### Tarefa proposta 1
Em que horário e em que dia da semana se passa a cena da crônica sobre o gambá na rua?
### Tarefa proposta 2
Traduza para o inglês esta frase da crônica sobre o gambá na rua: "Mas nenhum carro desviava, apenas diminuíam a velocidade e passavam."
### Tarefa proposta 3
Diga se cada afirmação concorda com a crônica sobre o gambá na rua, respondendo sim ou não e citando as palavras do texto que decidem: (a) o animal parou diante do carro de quem narra; (b) o animal estava ferido; (c) no filme mencionado, o engarrafamento foi causado por um alce.

### Trecho da página
O execrável

10.7.11


Achei estranho aqueles automóveis andando vagarosamente. A curiosidade aguça, pensei: será acidente ou atropelamento? Mas nenhum carro desviava, apenas diminuíam a velocidade e passavam. Alguns motoristas buzinavam. Outros, gritavam. Cada vez que me aproximava, mais tentava entender o motivo daquele congestionamento.

Avistei ao longe algo muito pequeno se movimentando. Até o momento, não sabia se era realmente pequeno ou se a perspectiva estava pregando uma peça, de longe, um boieng parece um pardal. O ser correu da calçada até o meio da rua, depois voltou para o mesmo lugar de onde veio. Foi questão de poucos segundos. E nesse pouco tempo, a cabeça esboçou o que poderia vir a ser aquela coisica. Um gato? Porém, não poderia ser, felinos assim, correndo em uma via pública movimentadíssima, indo e voltando, eles não são de fazer isso.

Depois, imaginei ser um cachorrinho de madame, um yorkshire desprendido de sua dona que agora enfrentava os veículos em uma via rápida. O animalzinho repetiu o movimento, correu até o meio da rua e como se estivesse ferido, paralisou em frente ao meu carro. Juro que olhou pra mim, e com medo, chegou a fechar os olhinhos, assim como uma criança prestes a levar uma surra fecha os olhos como se isso ajudasse a não sentir dor. Ele não estava ferido, simplesmente o pavor o quedou ali, encolhido, esperando pelo pior. Às dez da noite, sexta-feira quando boyzinhos da cidade passavam com os carros de seus pais.

Um gambá, seu fino rabo, ainda avistei. Não era eu a escolhida para passar por cima. Sem olhar pelo retrovisor, simplesmente deslizei o volante para o lado esquerdo e continuei o caminho. Não entendia as pessoas gritando, se era para parar ou se achavam um absurdo aquele alvoroço só por causa de um animal indefeso e perdido.

Não foi como a cena de Estamos todos bem (1990)de Giuseppe Tornatore, em que o personagem de Marcelo Mastroiani está com sua filha dentro de um carro parado em um engarrafamento causado por um alce no meio da estrada. No filme, ninguém teve o atrevimento de espantá-lo dali. Cena simples, bela e poética.

### Dados extraídos

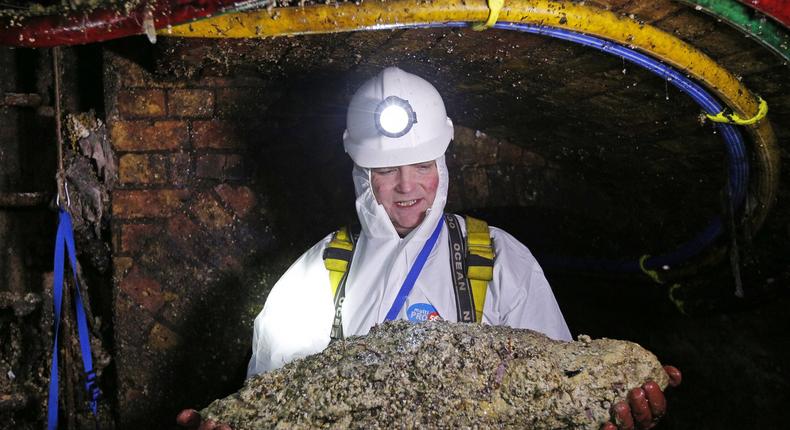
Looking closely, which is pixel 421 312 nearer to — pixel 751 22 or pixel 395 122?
pixel 395 122

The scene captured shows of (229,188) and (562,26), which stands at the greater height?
(562,26)

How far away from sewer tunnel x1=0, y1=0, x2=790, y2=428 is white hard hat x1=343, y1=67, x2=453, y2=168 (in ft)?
0.38

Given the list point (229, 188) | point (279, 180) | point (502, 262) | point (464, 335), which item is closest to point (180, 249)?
point (229, 188)

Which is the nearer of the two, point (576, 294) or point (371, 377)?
point (371, 377)

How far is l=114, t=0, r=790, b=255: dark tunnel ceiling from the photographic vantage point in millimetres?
1909

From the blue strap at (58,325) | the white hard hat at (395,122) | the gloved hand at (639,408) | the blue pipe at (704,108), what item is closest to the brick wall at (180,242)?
the blue strap at (58,325)

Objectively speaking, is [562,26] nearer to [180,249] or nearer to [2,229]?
[180,249]

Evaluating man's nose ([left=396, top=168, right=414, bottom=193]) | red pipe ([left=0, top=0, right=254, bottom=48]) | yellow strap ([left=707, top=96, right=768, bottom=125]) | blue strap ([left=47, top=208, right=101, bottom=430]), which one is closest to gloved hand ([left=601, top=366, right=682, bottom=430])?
yellow strap ([left=707, top=96, right=768, bottom=125])

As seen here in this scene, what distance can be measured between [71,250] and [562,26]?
1.65m

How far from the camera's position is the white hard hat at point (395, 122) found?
214 centimetres

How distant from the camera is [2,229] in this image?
93.0 inches

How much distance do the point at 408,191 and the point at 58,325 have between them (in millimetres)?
1179

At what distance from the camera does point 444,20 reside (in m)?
1.69

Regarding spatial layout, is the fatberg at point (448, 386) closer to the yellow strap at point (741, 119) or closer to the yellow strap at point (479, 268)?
the yellow strap at point (479, 268)
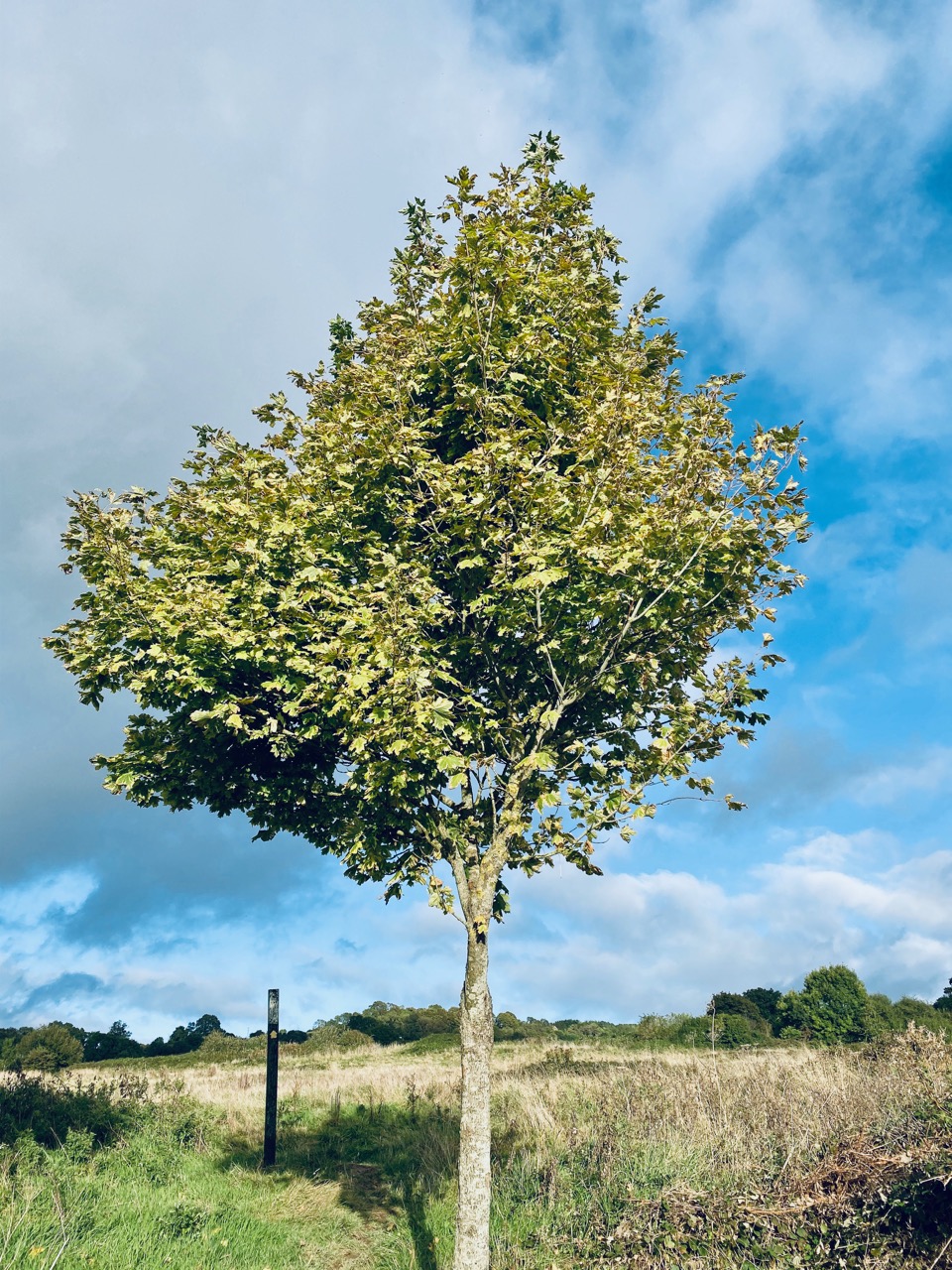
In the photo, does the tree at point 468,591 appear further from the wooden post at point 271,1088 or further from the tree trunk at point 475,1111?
the wooden post at point 271,1088

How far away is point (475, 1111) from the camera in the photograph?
777cm

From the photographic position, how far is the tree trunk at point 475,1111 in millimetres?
7434

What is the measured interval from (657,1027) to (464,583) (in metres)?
45.3

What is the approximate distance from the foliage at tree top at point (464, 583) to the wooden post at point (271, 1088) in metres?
6.67

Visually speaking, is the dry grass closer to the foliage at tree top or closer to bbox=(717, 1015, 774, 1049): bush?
the foliage at tree top

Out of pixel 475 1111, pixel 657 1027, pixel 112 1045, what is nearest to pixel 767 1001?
pixel 657 1027

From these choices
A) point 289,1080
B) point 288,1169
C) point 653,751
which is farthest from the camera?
point 289,1080

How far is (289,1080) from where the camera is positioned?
2280cm

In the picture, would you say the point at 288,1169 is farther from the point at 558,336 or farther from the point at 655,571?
the point at 558,336

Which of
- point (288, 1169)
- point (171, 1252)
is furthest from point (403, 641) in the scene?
point (288, 1169)

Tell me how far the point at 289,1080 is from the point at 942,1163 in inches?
796

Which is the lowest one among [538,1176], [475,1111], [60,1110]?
[538,1176]

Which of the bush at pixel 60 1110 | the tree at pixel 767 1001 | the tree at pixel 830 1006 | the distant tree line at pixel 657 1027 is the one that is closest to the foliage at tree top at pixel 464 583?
the bush at pixel 60 1110

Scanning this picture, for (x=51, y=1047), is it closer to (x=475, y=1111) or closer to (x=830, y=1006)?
(x=475, y=1111)
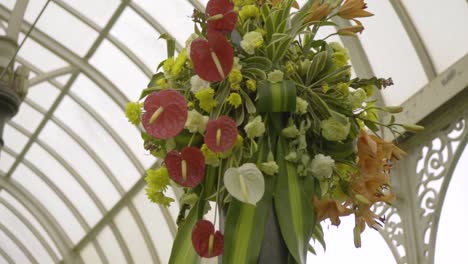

### Resposta do exercício 1
Às dez da noite de uma sexta-feira.

### Resposta do exercício 2
But no car swerved; they only slowed down and went by.

### Resposta do exercício 3
(a) Sim: "paralisou em frente ao meu carro".
(b) Não: "Ele não estava ferido".
(c) Sim: "um engarrafamento causado por um alce no meio da estrada".